Cosa fare: Ricopia per intero il brano sul calo del lavoro femminile, senza cambiare niente.

Dopo una tenera ripresa estiva, i dati Istat di dicembre evidenziano come l’occupazione femminile sia tornata diminuire. A pagare il prezzo della pandemia a livello lavorativo, sono soprattutto le donne, in particolare le lavoratrici autonome e le precarie. Questo perché, probabilmente, le donne sono impiegate più degli uomini in lavori precari, famigliari o per i quali è più facile licenziare. Come, per esempio, i lavori domestici, o le professioni come badanti o baby sitter (altro settore che è crollato a causa dello smart working). Nonostante il blocco dei licenziamenti attivo fino a fine marzo, su 101mila lavoratori che hanno perso il lavoro a dicembre (-0,4% rispetto a novembre), ben 99mila sono donne e solo 2mila sono uomini.

Per capire perché questa recessione, al contrario della grande crisi del 2008, colpisce di più le donne bisogna guardare, come allora, alla composizione strutturale dell’occupazione. La crisi che partì dai subprime colpì settori a prevalente occupazione maschile: la finanza, l’immobiliare, l’edilizia, e poi l’industria manifatturiera. Questa colpisce soprattutto il terziario, e al suo interno i comparti dove più spesso sono impiegate le donne: il turismo, la ristorazione, il commercio al dettaglio, il lavoro domestico.  Ma c’è anche un altro aspetto, e riguarda la forma contrattuale. Mentre il blocco dei licenziamenti e la cassa integrazione hanno salvaguardato, per ora, il lavoro regolare a tempo indeterminato, sono stati tagliati i posti di lavoro di tutte le altre tipologie: quelli a termine che non sono stati rinnovati, i collaboratori e le molteplici forme del lavoro non-standard, fino al nero. Sempre secondo i dati Istat, il tasso di occupazione delle donne giovani, tra i 15 e i 34 anni, è sceso di 4,3 punti percentuali: in quella fascia di età è adesso occupata meno di una donna su 3 (e questo tasso è calcolato sulle giovani donne che non stanno studiando, e che cercano lavoro).

Materiale di partenza:

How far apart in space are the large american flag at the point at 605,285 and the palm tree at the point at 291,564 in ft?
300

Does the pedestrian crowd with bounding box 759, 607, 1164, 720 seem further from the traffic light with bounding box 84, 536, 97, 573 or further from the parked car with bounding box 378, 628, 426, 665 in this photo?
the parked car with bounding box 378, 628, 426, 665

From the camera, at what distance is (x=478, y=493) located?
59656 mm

Soluzione:
Dopo una tenera ripresa estiva, i dati Istat di dicembre evidenziano come l’occupazione femminile sia tornata diminuire. A pagare il prezzo della pandemia a livello lavorativo, sono soprattutto le donne, in particolare le lavoratrici autonome e le precarie. Questo perché, probabilmente, le donne sono impiegate più degli uomini in lavori precari, famigliari o per i quali è più facile licenziare. Come, per esempio, i lavori domestici, o le professioni come badanti o baby sitter (altro settore che è crollato a causa dello smart working). Nonostante il blocco dei licenziamenti attivo fino a fine marzo, su 101mila lavoratori che hanno perso il lavoro a dicembre (-0,4% rispetto a novembre), ben 99mila sono donne e solo 2mila sono uomini.

Per capire perché questa recessione, al contrario della grande crisi del 2008, colpisce di più le donne bisogna guardare, come allora, alla composizione strutturale dell’occupazione. La crisi che partì dai subprime colpì settori a prevalente occupazione maschile: la finanza, l’immobiliare, l’edilizia, e poi l’industria manifatturiera. Questa colpisce soprattutto il terziario, e al suo interno i comparti dove più spesso sono impiegate le donne: il turismo, la ristorazione, il commercio al dettaglio, il lavoro domestico.  Ma c’è anche un altro aspetto, e riguarda la forma contrattuale. Mentre il blocco dei licenziamenti e la cassa integrazione hanno salvaguardato, per ora, il lavoro regolare a tempo indeterminato, sono stati tagliati i posti di lavoro di tutte le altre tipologie: quelli a termine che non sono stati rinnovati, i collaboratori e le molteplici forme del lavoro non-standard, fino al nero. Sempre secondo i dati Istat, il tasso di occupazione delle donne giovani, tra i 15 e i 34 anni, è sceso di 4,3 punti percentuali: in quella fascia di età è adesso occupata meno di una donna su 3 (e questo tasso è calcolato sulle giovani donne che non stanno studiando, e che cercano lavoro).